Dos Gordos' unique take on tacos prioritizes tastiness and people from its Wandermere hub

click to enlarge Dos Gordos' unique take on tacos prioritizes tastiness and people from its Wandermere hub
Erick Doxey photo
Dos Gordos' fried chicken and carnitas tacos.

CJ Callahan was stuck at his childhood home in Arkansas, grounded by a classic Midwest Christmas snowstorm. He should have been flying to Chicago in time for his shift at a premier bar and kitchen on the North Side. Desperate, he bought a train ticket — if Amtrak didn't have any snow delays, a train ride to Union Station would be about 13 hours. But no matter what, he couldn't get to work on time.

His boss called and immediately chewed him out.

"He yelled at me for the weather," Callahan says. "He's like, 'Now, I gotta cover your ass!'"

That night, Callahan learned how not to be a chef.

Three decades later, Callahan is now the executive chef for Dos Gordos, a taco and tequila destination opened by One Tree Hard Cider in the Wandermere neighborhood of far north Spokane. It's a space infused with Callahan's convictions — a well-paid staff who are treated like family, creative comfort food that aims solely at "deliciousness," and unstoppable, all-encompassing, almost compulsive care.

click to enlarge Dos Gordos' unique take on tacos prioritizes tastiness and people from its Wandermere hub
Erick Doxey photo
Dos Gordos is easy to miss — so go find it.

After Callahan moved from Chicago to Spokane, he became the executive chef at Hogwash Whiskey Den in 2018, while also helping upstairs at Inland Pacific Kitchen. After taking a job with One Tree in 2022, the owners asked him to create a new menu around tacos and burritos.

Dos Gordos opened in late April. It's easy to miss, especially if you're not looking for creative dining options in a brick stripmall across from Fred Meyer. Once you're inside, festive colors, cute glassware and the slogan "Gimme Dos!" painted across the wall give the restaurant a fast-casual, family-friendly atmosphere.

But the first clue that you're in a special place is the bar. Eighty-six tequilas are displayed behind the counter, many on the top shelf. Thirty-three mezcals confirm that someone is obsessed with quality and quantity. The menu seems approachable — most people recognize words like salsa, guacamole, slaw, and probably even crema, chimichurri, and pico de gallo. But when you see the food, and taste the food, it's clear that you haven't had anything like this before.

"You're getting a Southern gentleman with classic French techniques cooking Mexican food," Callahan says. The mustachioed, broad-handed, big-hearted chef is a quarter Mexican and jokes that his food is only as Mexican as he is.

One of the most popular tacos ($6.50 each) at Dos Gordos is fried chicken, a fabulously confused combo of crispy chicken, hot honey and pickled chili in a tortilla. The chorizo con papas taco throws Mexican sausage and French fried potatoes together, which Callahan accidentally realized reveals his Mexican-Irish roots. He also brings his unique approach to pork and beef tacos, plus a mushroom option for vegetarians. Chips and salsa ($5), guacamole shrimp cocktail ($15), elotes ($9), and wings ($16) are all available as appetizers. There also are burritos ($14-$20), a giant quesadilla ($8) and Churro-nuts ($6), aka donut balls deep-fried in duck fat.

•••

*YOUR TASK:*
Answer these questions about the Dos Gordos article:
1. In what year did Callahan become executive chef at Hogwash Whiskey Den?
2. How many tequilas are displayed behind the bar at Dos Gordos?
3. What are the Churro-nuts deep-fried in?

*Saved entries:*
•••

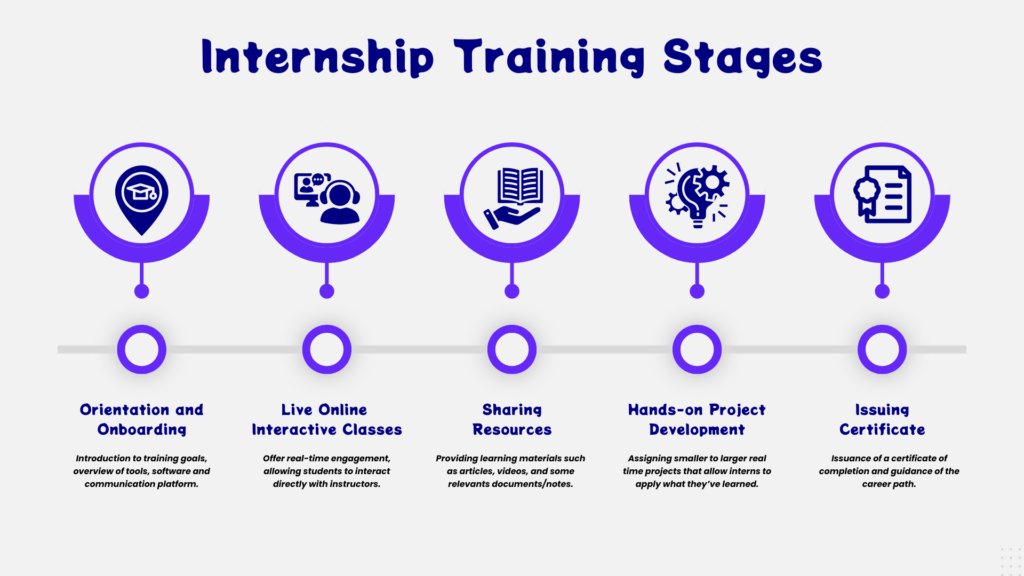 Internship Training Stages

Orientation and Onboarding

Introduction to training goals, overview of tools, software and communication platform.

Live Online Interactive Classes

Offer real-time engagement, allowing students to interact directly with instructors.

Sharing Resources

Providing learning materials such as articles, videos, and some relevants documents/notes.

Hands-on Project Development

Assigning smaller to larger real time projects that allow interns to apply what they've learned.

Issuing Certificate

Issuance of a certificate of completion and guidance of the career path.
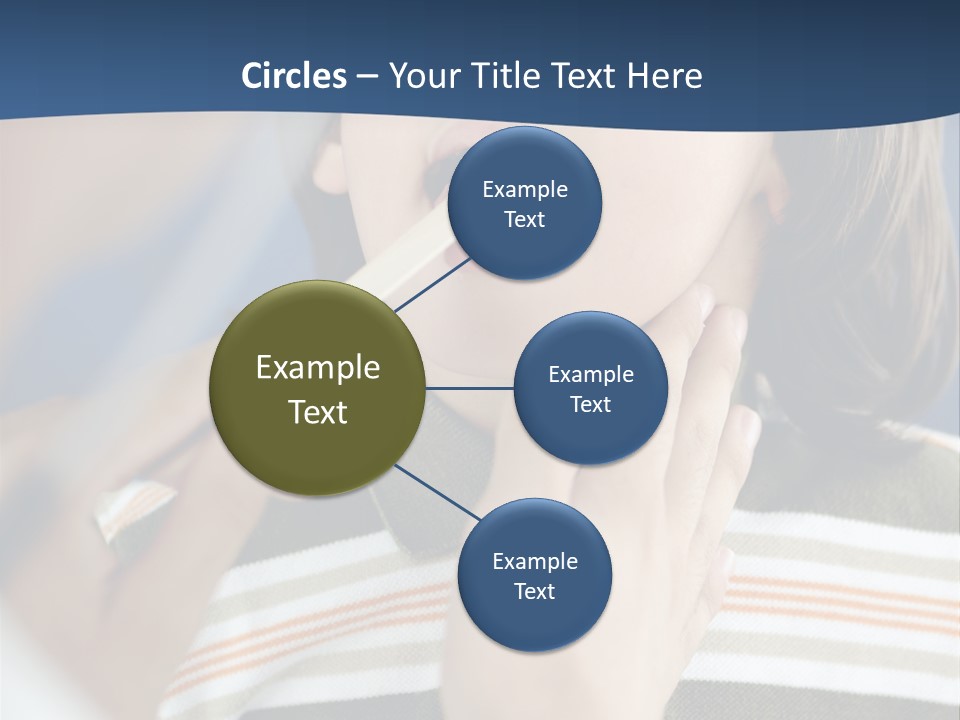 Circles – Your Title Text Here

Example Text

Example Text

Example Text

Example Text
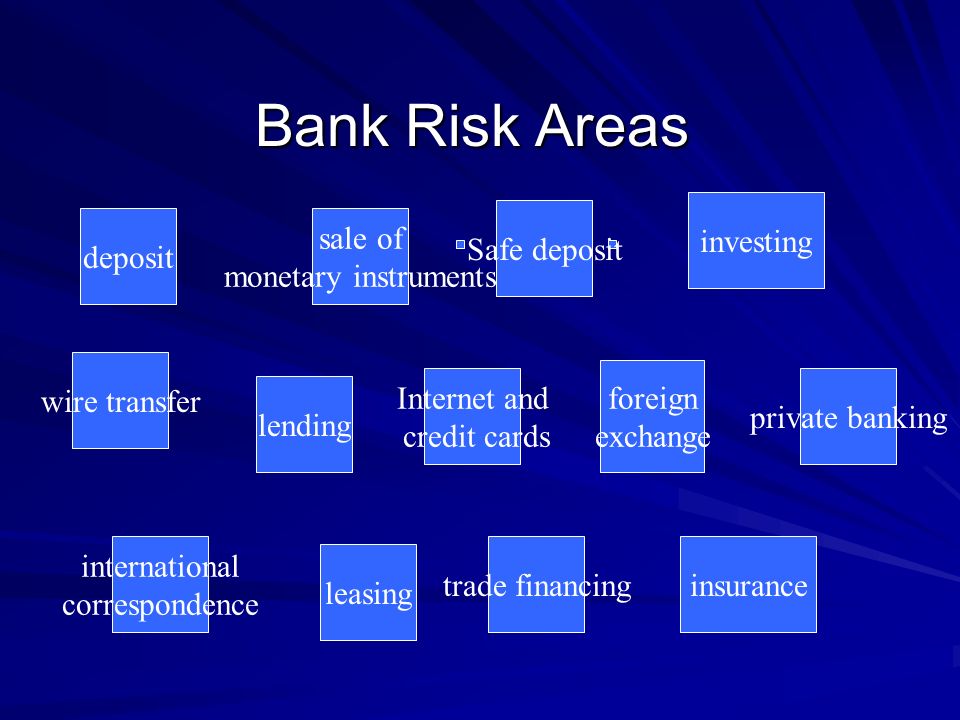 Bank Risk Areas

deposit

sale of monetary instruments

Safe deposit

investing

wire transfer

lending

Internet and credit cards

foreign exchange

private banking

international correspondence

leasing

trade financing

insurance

•••

*WRITTEN ANSWER:*
1. 2018
2. Eighty-six
3. Duck fat